• WHAT TO DO:
Retype the passage of the blog post on Glenn Beck and the Dead Sea Scrolls between "Okay, let’s count" and "century after Christ.", inclusive.

• DOCUMENT PASSAGE:
╔══

Archive for the ‘ Politics ’ Category

Glenn Beck – Mormon Historian?

I was listening to Glenn Beck’s show this morning, and heard this discussion:

(Note: This may be a first, me linking to Media Matters – but they have the relevant clip)

Here’s a transcript:
22:40: Glenn: “…the Dead Sea Scrolls, you know what they are? Stu, do you know what the Dead Sea Scrolls are?
Stu: Well, of course I do…
Glenn: Now, c’mon, most people don’t.
Stu: Well, I heard of them, I don’t really know
Glenn: You don’t really know. You have no idea why they were there. Sara average person doesn’t know. Any idea, take a guess on why the Dead Sea Scrolls were there, or anything else.
Sara(?): Something religious.
Glenn: Okay, good. Even though I’ve explained this on this program a couple of times, I’m glad to see that even the people that work with me don’t even listen.
So here’s what happened. When Constantine decided that he was going to cobble together an army, he did the Council of Nicea, right, Pat?
Pat: Yea.
Glenn: The Council of Nicea, and what they did is brought all of the religious figures together, all the Christians and then they said, “Ok, let’s put together the Apostles’ Creed, let’s you know, you guys do it.” So they brought all their religious scripture together, that’s when the Bible was first bound and everything else. And then they said, “Anybody that disagrees with this is a heretic and off with their head!” Well, that’s what the Dead Sea Scrolls are. The Dead Sea Scrolls are those scriptures that people had at the time that they said, “They are destroying all of this truth.” Whether it’s truth or not is up to the individual, but at that time those people thought that this was something that needed to be preserved and so they rolled up the scrolls and put them in clay pots and they put them in the back of caves where no one could find them. They were hidden scripture because everything was being destroyed that disagreed with the Council of Nicea and Constantine. That’s what those things are.” 24:37

Okay, let’s count the problems.

1) “When Constantine decided that he was going to cobble together an army, he did the Council of Nicea”

Really? Wasn’t Constantine’s formation of an army well prior to Nicea? Was there an army at Nicea at all? For information about Constantine, from a real historian, see here.

2) “then they said, ‘Ok, let’s put together the Apostles’ Creed, let’s you know, you guys do it.'”

The Apostles Creed is from the century after Christ.

3) “So they brought all their religious scripture together, that’s when the Bible was first bound and everything else”

See this article, discussed later. The first Bible was bound there? Really? I’d love to see some documentation of that. Was there any canon discussion at all? I’d love to see some proof of that, as well.

4) “then they said, ‘Anybody that disagrees with this is a heretic and off with their head!'”

What went on at Nicea is well-documented here. The canons of Nicea are available online, as well. No historian I know of has ever produced a shred of evidence that there were beheadings or executions at Nicea.

╚══

• Raw records:

╔══

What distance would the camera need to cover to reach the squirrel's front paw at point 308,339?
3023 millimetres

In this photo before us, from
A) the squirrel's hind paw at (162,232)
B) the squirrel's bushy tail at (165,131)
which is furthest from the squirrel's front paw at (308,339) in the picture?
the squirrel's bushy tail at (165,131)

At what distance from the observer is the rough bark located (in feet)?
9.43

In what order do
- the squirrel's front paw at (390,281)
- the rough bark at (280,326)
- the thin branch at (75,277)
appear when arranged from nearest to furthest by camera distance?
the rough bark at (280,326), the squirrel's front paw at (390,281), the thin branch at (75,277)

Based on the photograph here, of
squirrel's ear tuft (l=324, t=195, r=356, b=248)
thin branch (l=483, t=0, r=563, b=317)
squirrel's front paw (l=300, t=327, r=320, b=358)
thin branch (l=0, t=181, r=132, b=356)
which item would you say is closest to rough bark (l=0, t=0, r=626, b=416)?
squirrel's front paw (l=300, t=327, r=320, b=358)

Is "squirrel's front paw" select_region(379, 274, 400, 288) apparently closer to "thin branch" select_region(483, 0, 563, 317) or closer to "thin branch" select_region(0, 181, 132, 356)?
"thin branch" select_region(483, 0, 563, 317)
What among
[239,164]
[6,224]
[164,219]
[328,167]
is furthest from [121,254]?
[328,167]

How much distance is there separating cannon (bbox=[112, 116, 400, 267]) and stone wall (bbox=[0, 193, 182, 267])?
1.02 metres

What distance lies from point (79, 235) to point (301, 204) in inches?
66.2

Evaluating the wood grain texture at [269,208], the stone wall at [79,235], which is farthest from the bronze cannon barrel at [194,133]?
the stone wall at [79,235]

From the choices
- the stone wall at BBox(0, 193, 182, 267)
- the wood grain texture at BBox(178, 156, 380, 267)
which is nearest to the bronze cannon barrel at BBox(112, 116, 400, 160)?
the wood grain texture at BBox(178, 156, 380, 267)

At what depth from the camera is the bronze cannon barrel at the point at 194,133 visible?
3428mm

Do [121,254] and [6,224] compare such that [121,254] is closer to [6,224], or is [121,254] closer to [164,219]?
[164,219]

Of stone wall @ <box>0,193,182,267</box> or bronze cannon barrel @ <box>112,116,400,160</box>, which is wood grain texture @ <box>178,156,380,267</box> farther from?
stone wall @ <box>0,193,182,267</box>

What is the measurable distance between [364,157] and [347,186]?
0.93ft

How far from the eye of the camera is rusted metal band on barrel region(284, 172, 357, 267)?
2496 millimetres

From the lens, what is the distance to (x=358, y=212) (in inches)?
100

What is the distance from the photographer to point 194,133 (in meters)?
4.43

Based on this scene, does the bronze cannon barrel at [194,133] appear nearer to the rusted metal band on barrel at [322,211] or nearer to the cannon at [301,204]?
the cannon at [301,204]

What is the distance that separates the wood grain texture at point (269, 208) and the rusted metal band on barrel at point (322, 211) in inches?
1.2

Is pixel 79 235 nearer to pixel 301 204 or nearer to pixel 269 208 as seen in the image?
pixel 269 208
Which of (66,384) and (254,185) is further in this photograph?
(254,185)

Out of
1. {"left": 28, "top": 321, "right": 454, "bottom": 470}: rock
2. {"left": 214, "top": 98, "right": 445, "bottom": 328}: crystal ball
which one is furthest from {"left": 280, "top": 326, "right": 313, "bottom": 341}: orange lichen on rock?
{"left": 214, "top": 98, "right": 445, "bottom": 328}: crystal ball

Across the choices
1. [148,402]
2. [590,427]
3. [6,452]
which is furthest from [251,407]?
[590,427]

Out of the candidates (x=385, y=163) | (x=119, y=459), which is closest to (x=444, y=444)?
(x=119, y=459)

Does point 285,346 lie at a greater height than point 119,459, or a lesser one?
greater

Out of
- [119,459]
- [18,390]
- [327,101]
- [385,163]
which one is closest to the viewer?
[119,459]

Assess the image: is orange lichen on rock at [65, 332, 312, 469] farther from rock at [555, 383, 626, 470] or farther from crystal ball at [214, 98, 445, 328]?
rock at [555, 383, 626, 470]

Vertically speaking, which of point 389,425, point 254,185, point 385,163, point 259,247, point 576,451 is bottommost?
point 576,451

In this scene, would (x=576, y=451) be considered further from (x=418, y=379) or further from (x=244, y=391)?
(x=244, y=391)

╚══

• TASK RESULT:
Okay, let’s count the problems.

1) “When Constantine decided that he was going to cobble together an army, he did the Council of Nicea”

Really? Wasn’t Constantine’s formation of an army well prior to Nicea? Was there an army at Nicea at all? For information about Constantine, from a real historian, see here.

2) “then they said, ‘Ok, let’s put together the Apostles’ Creed, let’s you know, you guys do it.'”

The Apostles Creed is from the century after Christ.